[Work to complete]:
- 1) According to the study summary, what accuracy did a basic baseline model using CoD reach on the VQA-CP v2 dataset?
- 2) Write out the part of the study summary starting with "Purpose of the" and going on through "and textual modalities.".

[Source passage]:
______________________________

Purpose of the Study:

  • To propose a novel modality fusion collaborative de-biasing algorithm (CoD) to address language bias in VQA.
  • To improve the generalization capabilities of VQA models by enabling them to fully leverage multimodal information.
  • To enhance the prediction accuracy of VQA models by mitigating reliance on superficial correlations.

Main Methods:

  • Developed a collaborative de-biasing algorithm (CoD) that treats bias as modality information neglect.
  • Employed a collaborative training approach for mutual modeling between different modalities.
  • Implemented efficient feature fusion to integrate information from both visual and textual modalities.

Main Results:

  • Demonstrated the effectiveness of the CoD algorithm across multiple VQA datasets (VQA-CP v2, VQA v2, VQA-VS).
  • Achieved improved performance and generalization compared to baseline models.
  • A basic baseline model utilizing CoD achieved 60.14% accuracy on the VQA-CP v2 dataset.

Conclusions:

  • The proposed CoD algorithm effectively addresses language bias in VQA models.
  • Collaborative training and modality fusion are crucial for leveraging multimodal knowledge and improving VQA performance.
  • The CoD approach offers a promising direction for developing more robust and generalizable VQA systems.

______________________________

[Exercise data]:
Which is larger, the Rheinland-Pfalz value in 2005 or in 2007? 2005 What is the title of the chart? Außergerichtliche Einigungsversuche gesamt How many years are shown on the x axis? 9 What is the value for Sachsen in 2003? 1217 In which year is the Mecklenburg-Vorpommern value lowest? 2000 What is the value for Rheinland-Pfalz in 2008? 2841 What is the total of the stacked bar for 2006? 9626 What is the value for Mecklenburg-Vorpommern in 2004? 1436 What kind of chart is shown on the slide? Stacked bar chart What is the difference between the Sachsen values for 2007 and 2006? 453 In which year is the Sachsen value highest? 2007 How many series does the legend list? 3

______________________________

[Answers by task]:
- 1) 60.14%

- 2)
Purpose of the Study:

  • To propose a novel modality fusion collaborative de-biasing algorithm (CoD) to address language bias in VQA.
  • To improve the generalization capabilities of VQA models by enabling them to fully leverage multimodal information.
  • To enhance the prediction accuracy of VQA models by mitigating reliance on superficial correlations.

Main Methods:

  • Developed a collaborative de-biasing algorithm (CoD) that treats bias as modality information neglect.
  • Employed a collaborative training approach for mutual modeling between different modalities.
  • Implemented efficient feature fusion to integrate information from both visual and textual modalities.